> _Excerto do texto_

§

Tenho particularmente o prazer de vos saudar e vos apresentar um meu hóspede e muito amado irmão no Senhor, Sua Santidade Mar Ignatius Yacoub III, Patriarca siro-ortodoxo de Antioquia e de todo o Oriente, que realiza nestes dias uma visita oficial à Igreja de Roma.

A Igreja síria tem as suas raízes naquele país do Próximo Oriente onde se manifestaram diversas tradições de oração, de espiritualidade e de pensamento teológico que distinguiram profundamente a vida da Igreja de Cristo nos primeiros séculos.

As nossas Igrejas têm em comum muitos elementos da fé e da vida sacramental e disciplinar, todavia, elas não estão em plena comunhão eclesial desde há muitos séculos, por complexas razões doutrinais e históricas. Com a graça de Deus, porém, as relações entre as nossas Igrejas têm melhorado de modo verdadeiramente extraordinário, a partir do Concílio Vaticano II. Há nove anos, Sua Santidade o Patriarca fez uma visita ao meu venerado predecessor o Papa Paulo VI. A partir de então os contactos multiplicaram-se em vários campos da pesquisa teológica e da colaboração pastoral. Apresento as minhas melhores saudações ao Patriarca, aos sete veneráveis bispos, ao sacerdote e ao representante do laicado sírio, que o acompanham.

Oxalá a Santa Mãe de Deus, a Theotókos, e os antigos mártires cristãos de Roma e de Antioquia, que veneramos juntos, possam ajudar-nos com a sua intercessão, a fim de que consigamos alcançar a desejada e plena comunhão eclesial.

Aos participantes na Assembleia plenária
da Comissão europeia da Federação Internacional dos Cegos

Dirijo-me agora, com particular e paterno afecto, ao grupo dos participantes na Assembleia Plenária da Comissão para a Área Europeia da Federação Internacional dos Cegos, vindos de vários Países para manifestar ao Papa a homenagem da sua dedicação.

§

> _Dados do exercício_
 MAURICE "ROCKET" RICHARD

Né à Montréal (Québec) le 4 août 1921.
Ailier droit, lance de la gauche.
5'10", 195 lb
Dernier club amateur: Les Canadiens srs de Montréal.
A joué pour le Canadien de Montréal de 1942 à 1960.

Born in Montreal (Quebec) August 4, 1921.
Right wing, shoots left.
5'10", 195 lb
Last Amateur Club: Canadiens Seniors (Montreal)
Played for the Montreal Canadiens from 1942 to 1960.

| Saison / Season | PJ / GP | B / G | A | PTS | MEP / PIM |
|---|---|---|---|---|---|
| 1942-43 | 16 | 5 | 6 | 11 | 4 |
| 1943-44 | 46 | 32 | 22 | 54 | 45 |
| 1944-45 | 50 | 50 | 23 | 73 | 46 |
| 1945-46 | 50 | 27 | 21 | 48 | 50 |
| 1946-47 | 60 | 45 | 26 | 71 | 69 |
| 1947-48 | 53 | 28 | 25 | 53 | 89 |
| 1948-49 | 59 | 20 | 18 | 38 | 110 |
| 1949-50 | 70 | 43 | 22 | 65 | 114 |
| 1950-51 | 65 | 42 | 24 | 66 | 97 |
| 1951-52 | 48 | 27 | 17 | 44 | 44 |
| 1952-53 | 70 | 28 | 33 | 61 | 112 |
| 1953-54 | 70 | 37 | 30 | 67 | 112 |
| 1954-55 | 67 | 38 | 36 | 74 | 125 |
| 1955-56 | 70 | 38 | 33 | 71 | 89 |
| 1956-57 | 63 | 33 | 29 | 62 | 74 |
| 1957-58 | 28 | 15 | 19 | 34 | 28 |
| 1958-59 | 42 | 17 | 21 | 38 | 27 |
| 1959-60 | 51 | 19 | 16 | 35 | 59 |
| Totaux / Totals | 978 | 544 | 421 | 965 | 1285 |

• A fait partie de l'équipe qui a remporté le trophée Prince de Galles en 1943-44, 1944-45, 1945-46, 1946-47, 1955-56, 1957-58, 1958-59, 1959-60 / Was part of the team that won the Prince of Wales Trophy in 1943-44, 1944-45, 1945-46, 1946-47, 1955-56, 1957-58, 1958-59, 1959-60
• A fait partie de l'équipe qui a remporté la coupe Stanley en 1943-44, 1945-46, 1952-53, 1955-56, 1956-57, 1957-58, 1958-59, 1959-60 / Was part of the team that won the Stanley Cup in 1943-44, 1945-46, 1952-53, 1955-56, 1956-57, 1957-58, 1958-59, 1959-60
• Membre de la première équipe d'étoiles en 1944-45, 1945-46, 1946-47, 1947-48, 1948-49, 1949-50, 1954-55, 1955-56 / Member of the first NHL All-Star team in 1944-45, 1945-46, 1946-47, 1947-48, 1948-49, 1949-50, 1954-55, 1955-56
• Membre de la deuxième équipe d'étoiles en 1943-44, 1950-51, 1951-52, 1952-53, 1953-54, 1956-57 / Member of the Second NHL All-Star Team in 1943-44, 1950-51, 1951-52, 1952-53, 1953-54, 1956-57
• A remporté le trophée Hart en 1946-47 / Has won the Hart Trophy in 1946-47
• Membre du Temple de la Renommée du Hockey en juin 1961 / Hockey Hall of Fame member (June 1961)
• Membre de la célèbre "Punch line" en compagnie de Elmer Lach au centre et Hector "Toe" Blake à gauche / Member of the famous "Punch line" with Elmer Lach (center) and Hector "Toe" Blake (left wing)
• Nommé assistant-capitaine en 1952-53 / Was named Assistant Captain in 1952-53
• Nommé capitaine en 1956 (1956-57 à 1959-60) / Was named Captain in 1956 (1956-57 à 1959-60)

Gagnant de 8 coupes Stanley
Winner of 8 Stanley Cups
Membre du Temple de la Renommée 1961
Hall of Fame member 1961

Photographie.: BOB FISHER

§

> _Tarefas propostas_
**A.** Segundo o discurso do Papa, por que motivo as duas Igrejas não estão em plena comunhão eclesial? Responda em uma a três frases.
**B.** Transcreva, por favor, do discurso do Papa a parte que abre com as palavras "As nossas Igrejas têm em" e fecha com "que o acompanham.".
**C.** Escreva o que se segue no discurso do Papa, a partir da última frase apresentada.
Os dados são material independente do discurso do Papa.

> _Respostas às tarefas_
**A.** As duas Igrejas têm em comum muitos elementos da fé e da vida sacramental e disciplinar. Mesmo assim, não estão em plena comunhão eclesial há muitos séculos, por complexas razões doutrinais e históricas.

**B.**
As nossas Igrejas têm em comum muitos elementos da fé e da vida sacramental e disciplinar, todavia, elas não estão em plena comunhão eclesial desde há muitos séculos, por complexas razões doutrinais e históricas. Com a graça de Deus, porém, as relações entre as nossas Igrejas têm melhorado de modo verdadeiramente extraordinário, a partir do Concílio Vaticano II. Há nove anos, Sua Santidade o Patriarca fez uma visita ao meu venerado predecessor o Papa Paulo VI. A partir de então os contactos multiplicaram-se em vários campos da pesquisa teológica e da colaboração pastoral. Apresento as minhas melhores saudações ao Patriarca, aos sete veneráveis bispos, ao sacerdote e ao representante do laicado sírio, que o acompanham.

**C.**
Recebo-vos com muito prazer, caríssimos Irmãos e Irmãs que não podeis ver, e agradeço-vos esta vossa presença. Sei bem quais são os nobres sentimentos que vos distinguem e com que dignidade sabeis suportar os vossos sofrimentos. Conheço também a fidelidade cristã que inspira a vossa vida e as vossas acções, infundindo-vos paz e serenidade. Seja a vossa fortaleza interior fonte de luz e de inspiração para todos aqueles que têm olhos para ver, mas muitas vezes não vêem, porque não sabem ir além das aparências materiais. A Igreja é-vos grata pela força e o exemplo com que sabeis sofrer e irradiar os valores imperecíveis do espírito, que nos põem em comunhão com Deus.

Como sinal da minha especial benevolência concedo-vos a propiciadora Bênção Apostólica, extensiva a todos aqueles que vos acompanham e vos assistem.

A grupos de pessoas nascidas em 1920

Uma palavra de saudação quero também dirigir ao simpático grupo de pessoas nascidas em 1920, a que também eu pertenço. Caríssimos coetâneos, exprimo-vos o meu mais vivo apreço pelos sentimentos de afecto e de felicitações ao Papa, que vos conduziram aqui. Desejando retribuir este delicado gesto, faço votos por que saibais ser sempre fiéis aos compromissos do vosso Baptismo, honrando sempre o nome cristão e levando para o ambiente em que viveis o testemunho do Evangelho e a coerência nos ensinamentos que vos foram conferidos na família e na Igreja, desde a infância. Para este fim abençoo-vos e a todas as vossas famílias.

Aos peregrinos da Paróquia de Santa Maria dos Anjos
na diocese de Assis (Itália)

Saúdo ainda dois grupos que me são particularmente queridos: eles são respectivamente a Peregrinação da Paróquia de Santa Maria dos Anjos, na diocese de Assis, da qual fazem parte duzentas crianças da Primeira Comunhão e Crisma; e os participantes no Congresso da Associação Nacional dos Educadores Beneméritos, que foram condecorados com a "Medalha de Ouro para a Agricultura".

Estou muito grato aos primeiros por esta visita, que reacende no meu ânimo as belas recordações da minha peregrinação a Assis no início do meu Pontificado. Agradeço particularmente a todos aqueles que se dedicaram com generosidade na Paróquia à peregrinação para a Primeira Confissão, a Primeira Comunhão e o Crisma das queridas crianças que são a alegria e a força da Igreja. Estou grato aos outros pela dedicação que consagram à escola para a promoção cultural e espiritual da juventude.

Ao mesmo tempo que exorto todos a continuarem corajosa e diligentemente neste compromisso de educação cristã, acompanho este esforço com a minha Bênção Apostólica, penhor da contínua assistência divina.

A vários grupos de língua francesa

Entre os grupos de língua francesa, saúdo de modo particular a peregrinação da diocese de Grenoble: desejo a todas estas pessoas da terceira idade que aproveitem bem este período calmo da sua vida para descobrir tanta beleza da história e da arte, e vivificar, junto do túmulo de Pedro, as suas convicções de fé e o seu amor pela Igreja. Cristo ressuscitado as ajude a viver na paz, na alegria e na entreajuda fraterna! A todos, a minha afectuosa Bênção Apostólica.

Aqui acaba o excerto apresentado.